Mehrere Anhänger des Ex-Staatschefs zeigten in der Eingangshalle des Gerichtsgebäudes ihren Unmut gegen den Prozess. Ein Unterstützer sagte, er sei "traurig" und "beschämt" über das Verfahren gegen den "Befreier des Tschad".

Die Pariser Zeitung "Libération" hingegen bezeichnete den Prozess gegen Habré als "Wendepunkt beim Kampf gegen Straflosigkeit". Menschenrechtsorganisationen haben sich fast 25 Jahre lang dafür eingesetzt, dass der Ex-Diktator sich nun vor Gericht verantworten muss.

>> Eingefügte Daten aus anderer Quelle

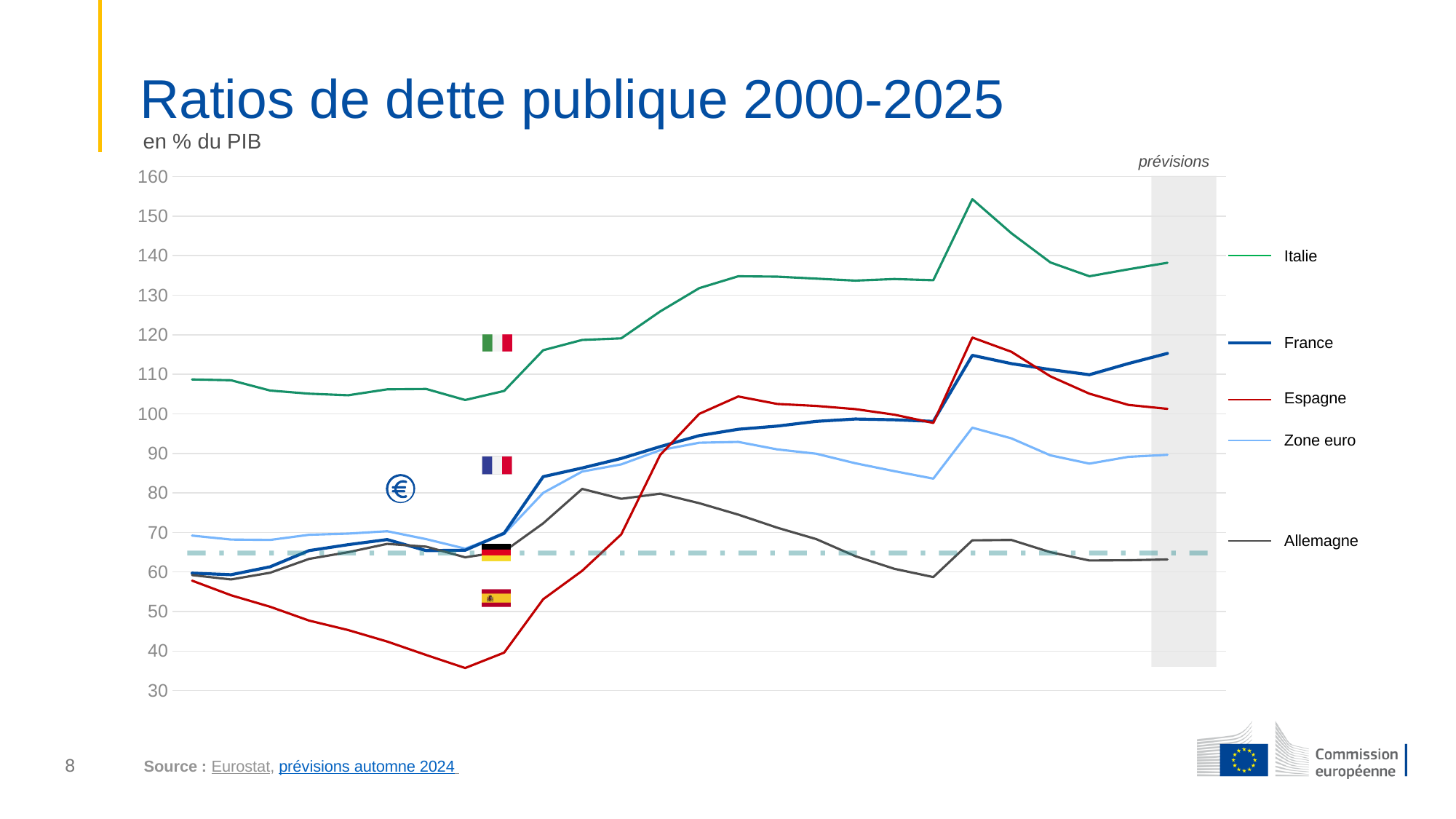
What is the title of the chart? Ratios de dette publique 2000-2025 Is the value for France at the right end of the chart greater or less than 110? greater Overall from left to right, does the Espagne line rise or fall? rise Is the peak value for Italie greater or less than 150? greater Which series has the highest value at the right end of the chart? Italie At the right end of the chart, which is larger, France or Espagne? France What kind of chart is shown on the slide? line chart What label is written above the shaded area at the right of the chart? prévisions Which series has the lowest value at the right end of the chart? Allemagne Is the lowest value for Espagne greater or less than 40? less How many series does the legend list? 5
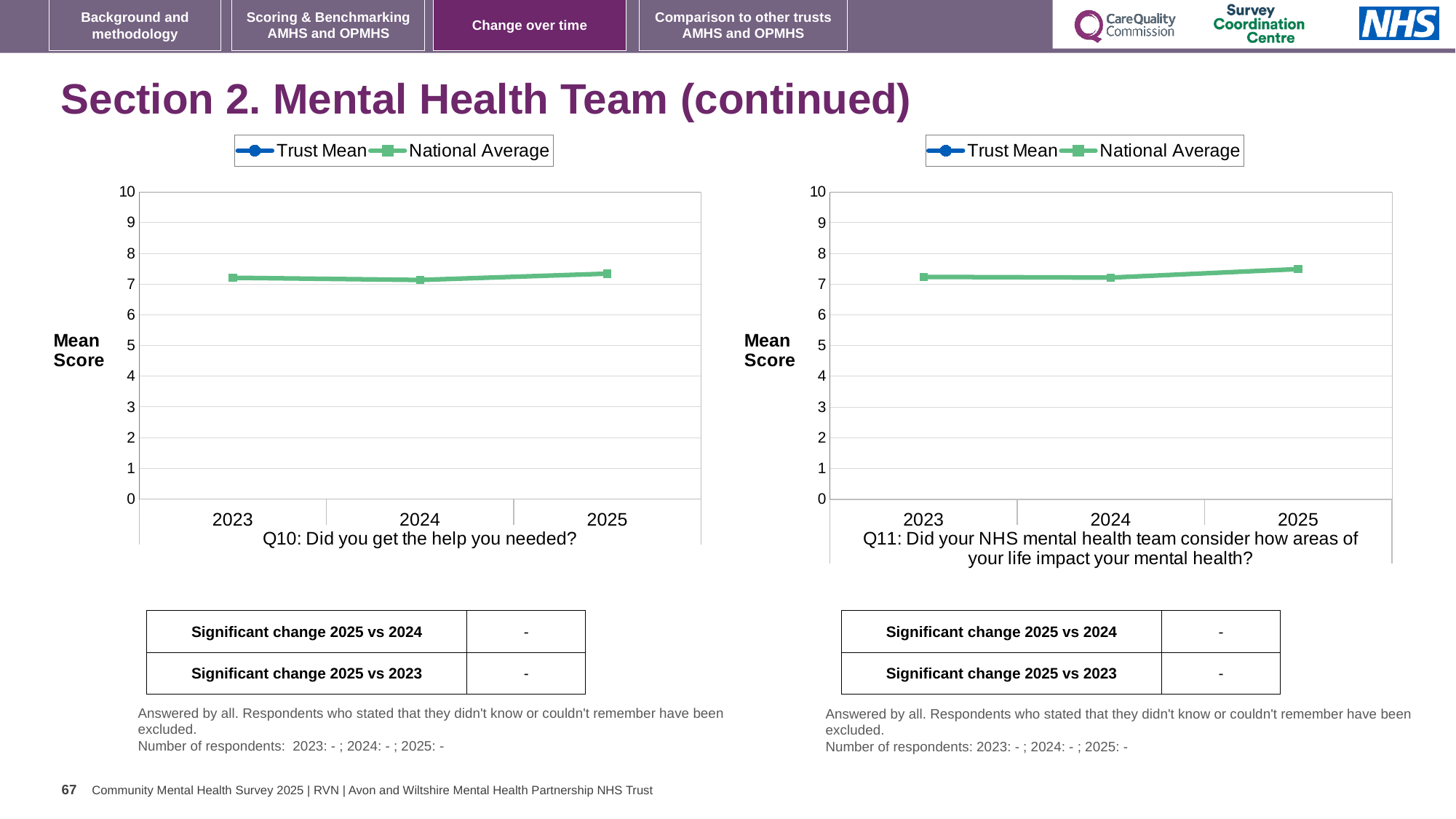
How many years are shown on the x axis of the Q10 chart on the left? 3 What is the question text shown beneath the x axis of the chart on the left? Q10: Did you get the help you needed? In the Q10 chart on the left, is the National Average value for 2025 greater or less than 5? greater In the Q10 chart on the left, does the National Average line rise or fall from 2024 to 2025? rise In the Q11 chart on the right, which year has the higher National Average value, 2023 or 2025? 2025 In the Q11 chart on the right, does the National Average line rise or fall from 2024 to 2025? rise What is the maximum value shown on the y axis of the Q10 chart on the left? 10 What kind of chart is the Q10 chart on the left? line chart In the Q11 chart on the right, is the National Average value for 2025 greater or less than 6? greater How many series does the legend of the Q11 chart on the right list? 2 In the Q11 chart on the right, is the National Average value for 2023 greater or less than 8? less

An Habrés brutaler Diktatur waren westliche Mächte nicht ganz unschuldig. Sowohl Paris als auch Washington unterstützten den ehemaligen Staatschef. Sie hatten gehofft, er könne eine Vormacht von Libyens prosowjetischem Machthaber Muammar al-Gaddafi in Afrika verhindern. Mit Erfolg: Habrés Truppen schlugen 1983 Gaddafis Armee im Norden des Tschad. Zu dieser Zeit hatte Habré bereits die Macht in Tschads Hauptstadt N'Djamena übernommen - angeblich mithilfe des US-Geheimdienstes CIA und der französischen Regierung.